Aufgeflogen! Die geheimen Dates der Autobauer

minivan-datenight2Fragt man einen Inder, Australier, Russen oder Eskimo, was ihm zum Thema “Deutschland” so in den Sinn kommt, dann lautet die Antwort wahrscheinlich: “Oktoberfest”, “Bier” oder “Autos”. Anno 2017 könnte das Aushängeschild der deutschen Industrie jedoch gegen einen anderen Begriff ersetzt werden. Wie wärs denn zum Beispiel mit “Betrug”, “Kartell” oder “Skandal”?

La Famiglia

“Gruppenarbeit” ist ja eigentlich was Schönes. Schon in der Schule wird man dazu gezwungen, in Vierer-Grüppchen abstrakte Text-Collagen zu schnippeln oder so. Auch die fünf aus der letzten Bank der Autobauer (Daimler, VW, BMW, Porsche und Audi) sollen sich an einem Gesamtkunstwerk versucht haben. Wie der “Spiegel” am Freitag berichtete, könnte die gesamte deutsche Autoindustrie seit Jahrzehnten geheime Meetings veranstaltet haben, um so Sachen wie Technik, Zulieferer und Kosten miteinander abzustimmen.

Im Unterricht fördert das die Sozialkompetenz, in der Wirtschaft sind Absprachen dagegen total asozial. Und verboten! Vor allem, weil sie einen fairen Wettbewerb verhindern, die Marktpreise manipulieren und Autokäufer letzten Endes dafür blechen dürfen.
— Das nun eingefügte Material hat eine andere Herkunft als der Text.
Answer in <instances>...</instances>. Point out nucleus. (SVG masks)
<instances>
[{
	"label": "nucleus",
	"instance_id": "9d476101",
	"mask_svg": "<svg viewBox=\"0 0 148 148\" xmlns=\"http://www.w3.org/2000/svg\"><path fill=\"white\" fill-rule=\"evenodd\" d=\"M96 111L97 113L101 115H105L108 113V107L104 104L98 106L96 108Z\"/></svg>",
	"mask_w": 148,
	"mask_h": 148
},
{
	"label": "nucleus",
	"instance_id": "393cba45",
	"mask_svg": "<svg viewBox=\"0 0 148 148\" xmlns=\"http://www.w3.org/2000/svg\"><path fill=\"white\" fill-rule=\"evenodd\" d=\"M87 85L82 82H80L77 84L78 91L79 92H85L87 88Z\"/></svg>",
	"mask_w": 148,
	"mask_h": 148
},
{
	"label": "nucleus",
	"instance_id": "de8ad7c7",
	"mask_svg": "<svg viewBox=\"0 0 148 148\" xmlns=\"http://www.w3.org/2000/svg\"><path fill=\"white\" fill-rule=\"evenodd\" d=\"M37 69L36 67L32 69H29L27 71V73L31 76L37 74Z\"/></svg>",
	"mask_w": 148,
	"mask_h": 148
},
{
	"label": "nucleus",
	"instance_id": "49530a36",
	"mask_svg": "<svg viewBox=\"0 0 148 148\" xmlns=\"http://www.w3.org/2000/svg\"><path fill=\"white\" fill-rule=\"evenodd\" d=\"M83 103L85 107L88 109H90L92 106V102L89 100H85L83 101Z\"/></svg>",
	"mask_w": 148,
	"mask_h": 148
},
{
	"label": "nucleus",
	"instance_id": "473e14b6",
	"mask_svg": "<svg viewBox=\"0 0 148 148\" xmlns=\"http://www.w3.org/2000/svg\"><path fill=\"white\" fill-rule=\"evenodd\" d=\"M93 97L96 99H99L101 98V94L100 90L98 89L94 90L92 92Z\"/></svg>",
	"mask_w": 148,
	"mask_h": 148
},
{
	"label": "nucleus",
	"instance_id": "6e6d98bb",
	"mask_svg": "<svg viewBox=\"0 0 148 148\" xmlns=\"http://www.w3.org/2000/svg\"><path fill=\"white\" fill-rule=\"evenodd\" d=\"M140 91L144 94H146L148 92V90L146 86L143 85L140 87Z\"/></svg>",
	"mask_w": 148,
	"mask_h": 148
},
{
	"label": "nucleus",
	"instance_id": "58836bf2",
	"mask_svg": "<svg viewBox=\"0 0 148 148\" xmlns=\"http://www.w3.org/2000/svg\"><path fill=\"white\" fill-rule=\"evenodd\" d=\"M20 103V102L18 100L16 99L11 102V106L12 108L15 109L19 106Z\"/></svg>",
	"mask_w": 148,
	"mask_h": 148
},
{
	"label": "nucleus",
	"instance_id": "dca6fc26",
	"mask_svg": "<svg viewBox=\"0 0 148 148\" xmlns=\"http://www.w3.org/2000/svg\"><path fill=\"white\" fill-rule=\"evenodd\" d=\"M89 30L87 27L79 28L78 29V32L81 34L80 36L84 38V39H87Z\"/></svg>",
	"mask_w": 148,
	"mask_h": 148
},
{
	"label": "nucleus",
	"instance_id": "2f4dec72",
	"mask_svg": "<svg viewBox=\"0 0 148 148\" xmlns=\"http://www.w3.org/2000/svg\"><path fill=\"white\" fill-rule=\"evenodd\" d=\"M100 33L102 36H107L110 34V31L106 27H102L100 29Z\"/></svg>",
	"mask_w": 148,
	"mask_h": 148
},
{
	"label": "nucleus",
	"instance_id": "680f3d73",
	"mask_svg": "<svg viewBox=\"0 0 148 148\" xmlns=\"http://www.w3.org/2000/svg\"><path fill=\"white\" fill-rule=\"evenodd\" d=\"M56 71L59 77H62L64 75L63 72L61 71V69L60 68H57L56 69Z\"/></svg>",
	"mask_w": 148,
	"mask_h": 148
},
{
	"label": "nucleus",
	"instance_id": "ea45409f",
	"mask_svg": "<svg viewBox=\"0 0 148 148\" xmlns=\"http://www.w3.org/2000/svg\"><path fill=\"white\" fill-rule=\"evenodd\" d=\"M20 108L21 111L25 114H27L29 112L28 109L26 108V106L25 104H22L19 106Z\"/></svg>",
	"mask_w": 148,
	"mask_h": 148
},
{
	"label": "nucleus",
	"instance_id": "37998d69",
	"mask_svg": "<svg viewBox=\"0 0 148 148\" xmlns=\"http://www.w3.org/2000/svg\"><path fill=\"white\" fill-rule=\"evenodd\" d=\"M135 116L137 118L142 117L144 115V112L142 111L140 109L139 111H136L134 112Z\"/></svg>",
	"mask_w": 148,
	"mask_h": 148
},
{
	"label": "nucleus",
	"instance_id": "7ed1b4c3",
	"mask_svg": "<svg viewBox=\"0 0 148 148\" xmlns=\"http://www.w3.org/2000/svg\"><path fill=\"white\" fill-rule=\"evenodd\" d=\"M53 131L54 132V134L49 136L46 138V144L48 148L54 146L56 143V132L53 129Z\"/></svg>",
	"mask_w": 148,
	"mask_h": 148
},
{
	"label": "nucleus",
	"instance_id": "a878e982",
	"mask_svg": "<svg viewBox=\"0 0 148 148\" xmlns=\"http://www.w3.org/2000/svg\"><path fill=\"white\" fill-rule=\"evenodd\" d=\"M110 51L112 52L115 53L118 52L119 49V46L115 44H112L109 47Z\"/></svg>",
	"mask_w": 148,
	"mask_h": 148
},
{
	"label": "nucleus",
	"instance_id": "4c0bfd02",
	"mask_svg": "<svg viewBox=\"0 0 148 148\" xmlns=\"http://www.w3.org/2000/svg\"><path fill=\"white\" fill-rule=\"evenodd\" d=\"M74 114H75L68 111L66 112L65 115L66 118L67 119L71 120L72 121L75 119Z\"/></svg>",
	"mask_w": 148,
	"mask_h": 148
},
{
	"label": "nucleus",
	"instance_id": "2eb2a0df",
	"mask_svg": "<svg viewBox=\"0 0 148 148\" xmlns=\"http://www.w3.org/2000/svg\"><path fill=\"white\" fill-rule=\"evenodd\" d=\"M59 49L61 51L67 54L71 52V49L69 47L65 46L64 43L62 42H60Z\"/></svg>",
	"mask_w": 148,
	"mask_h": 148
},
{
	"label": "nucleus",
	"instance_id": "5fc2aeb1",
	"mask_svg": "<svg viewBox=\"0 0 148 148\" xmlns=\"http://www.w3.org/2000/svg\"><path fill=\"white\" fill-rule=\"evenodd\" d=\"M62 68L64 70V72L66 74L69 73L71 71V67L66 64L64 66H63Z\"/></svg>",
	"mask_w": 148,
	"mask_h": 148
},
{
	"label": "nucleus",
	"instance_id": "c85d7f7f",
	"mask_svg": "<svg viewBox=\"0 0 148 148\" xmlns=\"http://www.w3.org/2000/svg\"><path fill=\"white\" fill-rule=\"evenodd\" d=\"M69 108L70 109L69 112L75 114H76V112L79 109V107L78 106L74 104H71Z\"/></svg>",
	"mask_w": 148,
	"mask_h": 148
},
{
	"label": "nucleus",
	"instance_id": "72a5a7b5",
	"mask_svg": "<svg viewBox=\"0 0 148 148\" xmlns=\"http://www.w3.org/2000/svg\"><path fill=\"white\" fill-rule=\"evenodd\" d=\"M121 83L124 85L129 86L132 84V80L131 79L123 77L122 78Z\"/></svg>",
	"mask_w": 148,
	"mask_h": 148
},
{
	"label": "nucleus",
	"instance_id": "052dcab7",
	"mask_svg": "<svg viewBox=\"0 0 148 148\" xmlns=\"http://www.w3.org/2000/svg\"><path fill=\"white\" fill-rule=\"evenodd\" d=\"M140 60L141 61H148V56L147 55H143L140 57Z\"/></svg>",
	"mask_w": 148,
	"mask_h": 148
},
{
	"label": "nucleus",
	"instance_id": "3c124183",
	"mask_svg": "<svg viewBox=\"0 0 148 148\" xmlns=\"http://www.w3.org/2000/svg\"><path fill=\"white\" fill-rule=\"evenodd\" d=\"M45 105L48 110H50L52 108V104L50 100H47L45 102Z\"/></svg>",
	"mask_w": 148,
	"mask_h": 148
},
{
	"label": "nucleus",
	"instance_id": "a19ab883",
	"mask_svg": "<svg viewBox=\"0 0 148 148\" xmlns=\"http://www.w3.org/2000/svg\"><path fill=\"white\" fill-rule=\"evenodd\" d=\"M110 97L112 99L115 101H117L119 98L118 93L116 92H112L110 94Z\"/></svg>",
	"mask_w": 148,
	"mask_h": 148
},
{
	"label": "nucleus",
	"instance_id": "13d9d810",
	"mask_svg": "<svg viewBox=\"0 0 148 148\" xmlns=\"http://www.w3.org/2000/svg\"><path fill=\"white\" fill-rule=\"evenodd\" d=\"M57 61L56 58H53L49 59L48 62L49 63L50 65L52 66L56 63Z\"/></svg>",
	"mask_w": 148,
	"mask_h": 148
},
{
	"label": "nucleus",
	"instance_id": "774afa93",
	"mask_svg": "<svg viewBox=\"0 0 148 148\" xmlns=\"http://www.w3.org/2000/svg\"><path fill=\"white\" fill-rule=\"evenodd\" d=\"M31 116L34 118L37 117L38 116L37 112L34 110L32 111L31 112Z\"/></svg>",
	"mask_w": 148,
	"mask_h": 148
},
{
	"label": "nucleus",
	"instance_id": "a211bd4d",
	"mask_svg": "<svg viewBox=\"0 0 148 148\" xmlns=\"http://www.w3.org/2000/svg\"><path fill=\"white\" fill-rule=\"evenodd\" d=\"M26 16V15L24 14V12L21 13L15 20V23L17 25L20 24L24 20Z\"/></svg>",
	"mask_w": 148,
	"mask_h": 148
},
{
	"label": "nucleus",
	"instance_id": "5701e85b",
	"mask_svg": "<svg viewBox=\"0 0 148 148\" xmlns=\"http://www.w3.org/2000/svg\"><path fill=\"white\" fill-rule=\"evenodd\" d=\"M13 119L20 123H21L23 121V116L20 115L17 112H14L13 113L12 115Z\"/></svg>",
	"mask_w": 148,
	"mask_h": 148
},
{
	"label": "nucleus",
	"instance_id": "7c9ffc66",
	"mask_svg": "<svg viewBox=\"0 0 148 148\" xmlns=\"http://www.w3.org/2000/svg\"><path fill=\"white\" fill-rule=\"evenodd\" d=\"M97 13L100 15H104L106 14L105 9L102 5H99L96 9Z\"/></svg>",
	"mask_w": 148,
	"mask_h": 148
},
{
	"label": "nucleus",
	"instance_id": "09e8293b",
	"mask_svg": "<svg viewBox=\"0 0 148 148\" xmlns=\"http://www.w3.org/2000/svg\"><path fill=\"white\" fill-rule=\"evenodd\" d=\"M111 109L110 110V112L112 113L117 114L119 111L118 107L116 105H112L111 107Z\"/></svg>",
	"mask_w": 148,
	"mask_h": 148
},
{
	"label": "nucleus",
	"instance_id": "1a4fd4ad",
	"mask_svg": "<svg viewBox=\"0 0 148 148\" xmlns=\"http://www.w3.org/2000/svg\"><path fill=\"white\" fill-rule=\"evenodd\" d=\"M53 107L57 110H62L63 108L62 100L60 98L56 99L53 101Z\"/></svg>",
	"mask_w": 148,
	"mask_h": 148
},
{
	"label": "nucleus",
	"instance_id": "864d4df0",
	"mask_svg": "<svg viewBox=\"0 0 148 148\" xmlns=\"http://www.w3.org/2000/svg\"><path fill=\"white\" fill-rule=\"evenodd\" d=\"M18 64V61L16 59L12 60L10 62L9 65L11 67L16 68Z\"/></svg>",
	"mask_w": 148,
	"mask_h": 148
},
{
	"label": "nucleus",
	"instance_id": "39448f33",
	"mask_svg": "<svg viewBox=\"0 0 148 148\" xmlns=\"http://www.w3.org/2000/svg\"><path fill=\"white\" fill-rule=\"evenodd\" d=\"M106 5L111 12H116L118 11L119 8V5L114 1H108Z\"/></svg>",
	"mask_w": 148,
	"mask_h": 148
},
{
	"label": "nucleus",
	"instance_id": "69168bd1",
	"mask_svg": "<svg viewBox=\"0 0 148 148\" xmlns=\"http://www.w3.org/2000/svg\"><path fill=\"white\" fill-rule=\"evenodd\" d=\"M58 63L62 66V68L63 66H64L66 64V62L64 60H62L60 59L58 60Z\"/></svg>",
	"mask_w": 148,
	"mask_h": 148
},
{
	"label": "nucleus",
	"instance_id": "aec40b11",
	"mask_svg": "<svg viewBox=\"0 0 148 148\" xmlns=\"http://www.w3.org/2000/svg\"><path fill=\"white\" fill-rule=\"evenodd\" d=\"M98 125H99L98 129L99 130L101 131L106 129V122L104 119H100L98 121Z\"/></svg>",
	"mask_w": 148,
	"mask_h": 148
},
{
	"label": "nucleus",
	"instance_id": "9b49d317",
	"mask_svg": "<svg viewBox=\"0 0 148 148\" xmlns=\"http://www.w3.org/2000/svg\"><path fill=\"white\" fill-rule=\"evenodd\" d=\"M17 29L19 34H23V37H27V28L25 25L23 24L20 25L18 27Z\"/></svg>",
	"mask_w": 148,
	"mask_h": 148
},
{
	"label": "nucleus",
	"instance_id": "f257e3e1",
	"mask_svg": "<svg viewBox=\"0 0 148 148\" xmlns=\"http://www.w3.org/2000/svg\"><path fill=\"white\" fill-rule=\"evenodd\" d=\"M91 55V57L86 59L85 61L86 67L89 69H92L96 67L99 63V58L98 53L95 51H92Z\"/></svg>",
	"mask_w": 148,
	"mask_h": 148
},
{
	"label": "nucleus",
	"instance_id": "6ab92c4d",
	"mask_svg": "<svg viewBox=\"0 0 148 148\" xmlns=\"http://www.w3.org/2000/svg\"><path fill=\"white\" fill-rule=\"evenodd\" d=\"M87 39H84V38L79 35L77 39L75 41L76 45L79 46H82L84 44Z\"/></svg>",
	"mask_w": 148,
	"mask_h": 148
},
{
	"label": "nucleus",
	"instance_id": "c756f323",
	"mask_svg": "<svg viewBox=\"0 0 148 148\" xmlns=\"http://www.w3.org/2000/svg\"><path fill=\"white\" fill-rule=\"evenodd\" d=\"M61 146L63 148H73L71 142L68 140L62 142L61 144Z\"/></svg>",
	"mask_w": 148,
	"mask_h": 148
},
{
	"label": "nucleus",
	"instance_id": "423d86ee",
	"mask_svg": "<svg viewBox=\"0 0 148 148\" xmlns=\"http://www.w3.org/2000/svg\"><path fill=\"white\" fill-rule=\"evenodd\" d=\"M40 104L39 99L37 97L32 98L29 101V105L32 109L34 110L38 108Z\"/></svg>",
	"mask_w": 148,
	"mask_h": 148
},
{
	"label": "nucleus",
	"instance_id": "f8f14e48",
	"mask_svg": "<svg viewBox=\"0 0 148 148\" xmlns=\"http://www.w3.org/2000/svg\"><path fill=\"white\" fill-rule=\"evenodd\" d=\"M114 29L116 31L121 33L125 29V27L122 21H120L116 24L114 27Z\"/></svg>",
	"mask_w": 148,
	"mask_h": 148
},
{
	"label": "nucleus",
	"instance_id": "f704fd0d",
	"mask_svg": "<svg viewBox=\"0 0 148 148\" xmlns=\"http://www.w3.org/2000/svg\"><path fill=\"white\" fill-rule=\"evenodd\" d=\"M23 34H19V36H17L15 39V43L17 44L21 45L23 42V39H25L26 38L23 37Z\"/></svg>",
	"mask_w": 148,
“Qualität” Made in Germany?

Das war einmal… Alles sieht danach aus, als ob wir unserem Saubermann-Image langsam Lebewohl winken müssen. Die deutsche Vorzeige-Industrie hat schon unter Dieselgate gelitten, aber bis vor ein paar Tagen ahnte niemand, dass hinter den Schummeleien, die bei VW, Daimler, Audi oder BMW aufgedeckt wurden, kollektives, knallhartes Kalkül steckt.

Wichtige Vertreter der Autohersteller trafen sich anscheinend regelmäßig und das nicht, um die heißesten Lack-Farben dieses Sommers zu diskutieren oder sich selbst zu feiern, sondern um Manipulationen à la Dieselgate auszuhecken. So könnte es sein, dass sich die Big Boys auf kleine, dafür aber billige “AdBlue”-Tanks einigten, deren Volumen nicht ausreicht, um Stickoxide dauerhaft von giftigen Stoffen zu befreien. Wenn das wahr ist, haben die Autohersteller über Jahre hinweg vorsätzlich Umweltbehörden und Verbraucher getäuscht.

Insider rechnen damit, dass geprellte Autokäufer und Jungs, die das schnelle Geld wittern auf einer gigantischen Klagewelle mitsurfen werden, die die Hersteller Milliarden kosten könnte. Vom unbezahlbaren Imageschaden mal ganz zu schweigen. *Überraschung*! Auto-Aktien sind heute ganz klar die Looser des Tages. How low can you go? Happy Trading!